Petite, Axelle Lemaire distribuait des tracts du Parti québécois avec son père à Gatineau. Aujourd’hui, à 40 ans, elle est de l’équipe du premier ministre de la France, Manuel Valls.

Axelle-Lemaire

Photo : Mein-Patrick Vedrune

Drôle de destin que celui d’Axelle Lemaire, née à Ottawa de mère française et de père québécois. Qui aurait cru qu’un jour le président français François Hollande la ­nommerait secrétaire d’État chargée du Numé­rique? Pas elle, en tout cas.

Depuis sa nomination il y a 18 mois, on ne compte plus les articles qui lui sont consacrés dans l’Hexagone. En mars dernier, son passage à On n’est pas couché, émission-culte de la chaîne France 2, a fait un tabac grâce à sa spontanéité et à son sourire, à des années-lumière des mines crispées et de la langue de bois de la plupart des politiciens français.

La « petite Québécoise » – l’expression est d’elle – intrigue. Parce que le portefeuille qui lui a été confié est au cœur de l’attention médiatique, mais aussi en raison de sa personnalité et de ses origines. Les journalistes sont séduits par sa façon naturelle de faire de la politique, son côté cosmopolite, son bilinguisme – aucun autre ministre de ce gouvernement n’est capable de s’exprimer avec autant d’aisance dans la langue de Shakespeare.

□ □ □

* **VOTRE OBJECTIF**
Poursuivez le portrait d'Axelle Lemaire après sa dernière phrase.

□ □ □

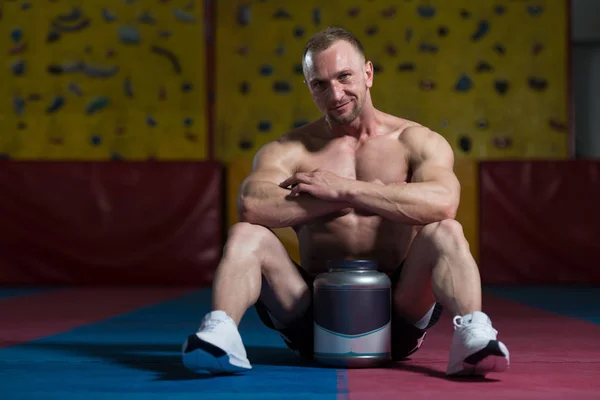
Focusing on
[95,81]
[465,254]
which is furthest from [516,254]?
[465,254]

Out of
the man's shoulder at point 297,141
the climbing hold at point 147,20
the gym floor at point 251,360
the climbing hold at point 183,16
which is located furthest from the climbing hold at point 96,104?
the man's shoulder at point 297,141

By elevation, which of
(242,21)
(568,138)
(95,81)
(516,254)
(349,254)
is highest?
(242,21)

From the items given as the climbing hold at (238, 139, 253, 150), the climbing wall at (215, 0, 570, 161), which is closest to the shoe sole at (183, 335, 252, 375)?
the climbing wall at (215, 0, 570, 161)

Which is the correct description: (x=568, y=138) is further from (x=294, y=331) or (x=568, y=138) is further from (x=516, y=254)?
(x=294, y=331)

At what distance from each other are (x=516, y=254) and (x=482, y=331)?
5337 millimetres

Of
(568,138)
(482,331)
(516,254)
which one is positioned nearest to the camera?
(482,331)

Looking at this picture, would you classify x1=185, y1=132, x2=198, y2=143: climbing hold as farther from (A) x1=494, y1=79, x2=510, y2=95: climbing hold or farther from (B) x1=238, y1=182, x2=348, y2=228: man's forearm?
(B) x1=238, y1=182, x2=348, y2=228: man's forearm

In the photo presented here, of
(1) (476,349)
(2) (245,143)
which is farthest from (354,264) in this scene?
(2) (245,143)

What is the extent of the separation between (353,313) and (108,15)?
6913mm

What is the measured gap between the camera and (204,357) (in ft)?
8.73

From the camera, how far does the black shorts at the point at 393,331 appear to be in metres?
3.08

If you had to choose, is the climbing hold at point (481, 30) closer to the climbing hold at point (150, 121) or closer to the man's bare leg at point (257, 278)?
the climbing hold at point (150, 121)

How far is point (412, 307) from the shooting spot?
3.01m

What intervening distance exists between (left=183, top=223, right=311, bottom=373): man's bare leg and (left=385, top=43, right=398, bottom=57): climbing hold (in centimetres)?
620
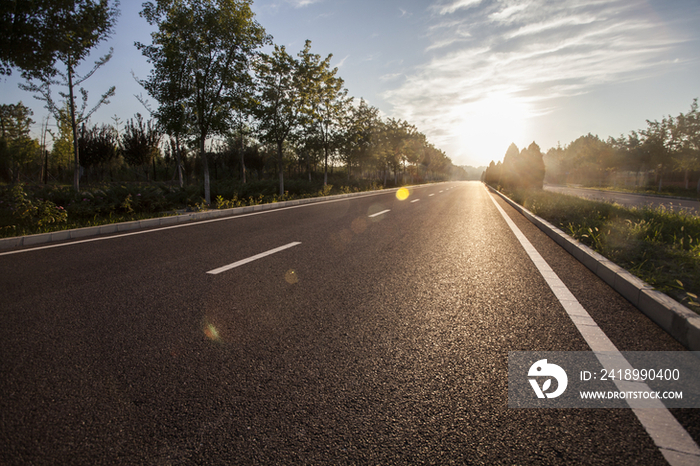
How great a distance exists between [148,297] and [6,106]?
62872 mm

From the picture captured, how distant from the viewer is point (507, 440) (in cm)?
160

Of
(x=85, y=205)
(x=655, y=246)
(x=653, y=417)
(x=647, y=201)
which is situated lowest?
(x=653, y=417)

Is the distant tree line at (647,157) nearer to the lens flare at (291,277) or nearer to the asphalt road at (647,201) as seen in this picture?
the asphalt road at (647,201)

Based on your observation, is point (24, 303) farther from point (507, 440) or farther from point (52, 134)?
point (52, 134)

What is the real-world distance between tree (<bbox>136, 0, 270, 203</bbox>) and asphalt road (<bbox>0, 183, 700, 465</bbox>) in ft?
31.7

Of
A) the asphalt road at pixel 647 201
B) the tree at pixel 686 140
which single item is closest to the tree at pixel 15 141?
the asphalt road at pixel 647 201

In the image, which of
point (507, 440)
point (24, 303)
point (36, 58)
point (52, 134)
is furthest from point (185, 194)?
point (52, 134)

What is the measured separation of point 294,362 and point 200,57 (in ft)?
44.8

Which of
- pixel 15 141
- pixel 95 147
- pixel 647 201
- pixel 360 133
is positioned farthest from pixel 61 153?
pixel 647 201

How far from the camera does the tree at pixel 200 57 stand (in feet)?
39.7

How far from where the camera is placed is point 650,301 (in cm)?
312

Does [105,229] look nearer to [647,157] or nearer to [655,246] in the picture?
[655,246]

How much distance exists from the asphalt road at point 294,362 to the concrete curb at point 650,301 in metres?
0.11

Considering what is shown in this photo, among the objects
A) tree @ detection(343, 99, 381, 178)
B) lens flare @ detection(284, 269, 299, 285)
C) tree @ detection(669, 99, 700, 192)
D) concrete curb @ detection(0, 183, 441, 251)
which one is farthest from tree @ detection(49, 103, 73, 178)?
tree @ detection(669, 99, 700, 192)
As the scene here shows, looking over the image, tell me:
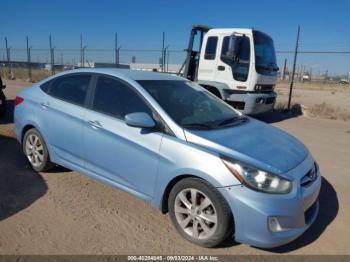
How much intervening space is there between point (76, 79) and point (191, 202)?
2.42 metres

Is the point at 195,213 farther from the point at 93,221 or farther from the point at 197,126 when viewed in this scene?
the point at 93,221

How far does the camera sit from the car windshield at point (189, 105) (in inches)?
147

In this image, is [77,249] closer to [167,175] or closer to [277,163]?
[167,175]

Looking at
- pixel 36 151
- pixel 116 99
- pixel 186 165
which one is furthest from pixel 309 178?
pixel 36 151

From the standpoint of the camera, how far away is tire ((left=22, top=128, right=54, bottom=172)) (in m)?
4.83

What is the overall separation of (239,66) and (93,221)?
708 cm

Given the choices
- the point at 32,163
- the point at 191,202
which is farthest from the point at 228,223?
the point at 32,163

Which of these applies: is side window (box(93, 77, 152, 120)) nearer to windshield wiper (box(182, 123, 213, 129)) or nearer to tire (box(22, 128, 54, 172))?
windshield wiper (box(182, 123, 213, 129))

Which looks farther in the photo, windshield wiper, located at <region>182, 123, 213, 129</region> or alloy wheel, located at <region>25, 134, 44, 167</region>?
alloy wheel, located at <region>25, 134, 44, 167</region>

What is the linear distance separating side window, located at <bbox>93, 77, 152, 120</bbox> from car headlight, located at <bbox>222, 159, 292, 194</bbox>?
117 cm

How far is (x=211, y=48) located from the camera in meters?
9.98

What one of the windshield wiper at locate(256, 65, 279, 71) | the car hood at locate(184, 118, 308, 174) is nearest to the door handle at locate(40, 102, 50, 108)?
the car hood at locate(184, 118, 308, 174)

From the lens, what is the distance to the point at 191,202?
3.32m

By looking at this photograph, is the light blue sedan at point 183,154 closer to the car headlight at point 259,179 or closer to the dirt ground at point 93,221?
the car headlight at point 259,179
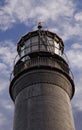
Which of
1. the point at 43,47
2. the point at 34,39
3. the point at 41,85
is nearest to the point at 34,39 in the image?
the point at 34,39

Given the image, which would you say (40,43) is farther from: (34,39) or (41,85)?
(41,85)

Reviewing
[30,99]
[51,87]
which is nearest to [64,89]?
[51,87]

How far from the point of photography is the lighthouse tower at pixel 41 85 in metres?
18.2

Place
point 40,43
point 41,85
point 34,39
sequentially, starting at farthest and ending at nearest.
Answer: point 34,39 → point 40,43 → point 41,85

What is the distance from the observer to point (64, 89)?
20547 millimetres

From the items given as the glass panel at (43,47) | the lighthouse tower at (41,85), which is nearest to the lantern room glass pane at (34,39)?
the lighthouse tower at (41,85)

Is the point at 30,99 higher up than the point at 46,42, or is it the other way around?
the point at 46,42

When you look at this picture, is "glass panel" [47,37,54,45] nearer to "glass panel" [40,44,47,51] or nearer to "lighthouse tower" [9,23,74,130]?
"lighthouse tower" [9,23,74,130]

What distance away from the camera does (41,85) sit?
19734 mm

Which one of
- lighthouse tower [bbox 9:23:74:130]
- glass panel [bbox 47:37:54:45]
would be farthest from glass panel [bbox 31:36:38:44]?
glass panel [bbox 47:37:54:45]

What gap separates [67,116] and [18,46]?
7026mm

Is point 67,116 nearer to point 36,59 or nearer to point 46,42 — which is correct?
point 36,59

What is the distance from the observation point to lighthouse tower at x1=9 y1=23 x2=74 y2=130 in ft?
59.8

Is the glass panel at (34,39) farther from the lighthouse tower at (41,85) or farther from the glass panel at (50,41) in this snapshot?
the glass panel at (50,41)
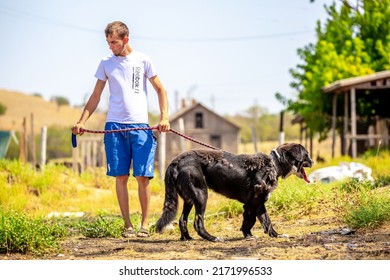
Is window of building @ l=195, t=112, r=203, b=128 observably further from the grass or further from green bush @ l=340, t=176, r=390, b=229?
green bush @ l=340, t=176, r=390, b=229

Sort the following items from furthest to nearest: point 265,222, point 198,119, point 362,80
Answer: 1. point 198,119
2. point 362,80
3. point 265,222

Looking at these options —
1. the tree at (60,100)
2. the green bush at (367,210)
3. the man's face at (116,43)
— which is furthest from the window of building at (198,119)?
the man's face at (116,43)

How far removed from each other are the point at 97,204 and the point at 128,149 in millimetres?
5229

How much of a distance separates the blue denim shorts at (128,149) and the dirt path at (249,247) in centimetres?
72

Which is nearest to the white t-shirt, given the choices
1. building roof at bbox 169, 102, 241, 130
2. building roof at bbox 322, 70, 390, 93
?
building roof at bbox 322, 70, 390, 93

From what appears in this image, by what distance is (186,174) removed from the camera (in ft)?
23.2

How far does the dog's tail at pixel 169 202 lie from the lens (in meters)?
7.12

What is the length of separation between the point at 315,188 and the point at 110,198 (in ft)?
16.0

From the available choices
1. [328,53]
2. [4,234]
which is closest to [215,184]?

□ □ □

* **RÉPONSE À LA TÂCHE**
Elle s’est d’abord fait élire députée du Parti socialiste des Français à l’étranger dans la circonscription d’Europe du Nord en 2012. À sa plus grande surprise. « C’est quelque chose que je considérais comme inatteignable il n’y a pas longtemps », a déclaré la politicienne le soir de sa victoire, à Londres, où elle habitait à l’époque avec son conjoint français et ses deux enfants.

Pourtant, confie-t-elle au cours d’une interview à son bureau de Bercy (complexe de l’est de Paris qui abrite certains ministères), elle a toujours été fascinée par la politique. Petite, elle adorait accompagner son père, professeur d’université et responsable du PQ dans l’Outaouais, quand il faisait du porte-à-porte pour le parti. Ses parents avaient collé sur la porte de sa chambre une caricature de Plantu (du quotidien Le Monde) où un enfant criait : « Liberté, égalité, fraternité ! » « Déjà à l’époque, j’étais habitée par de grandes causes ! » dit-elle en riant.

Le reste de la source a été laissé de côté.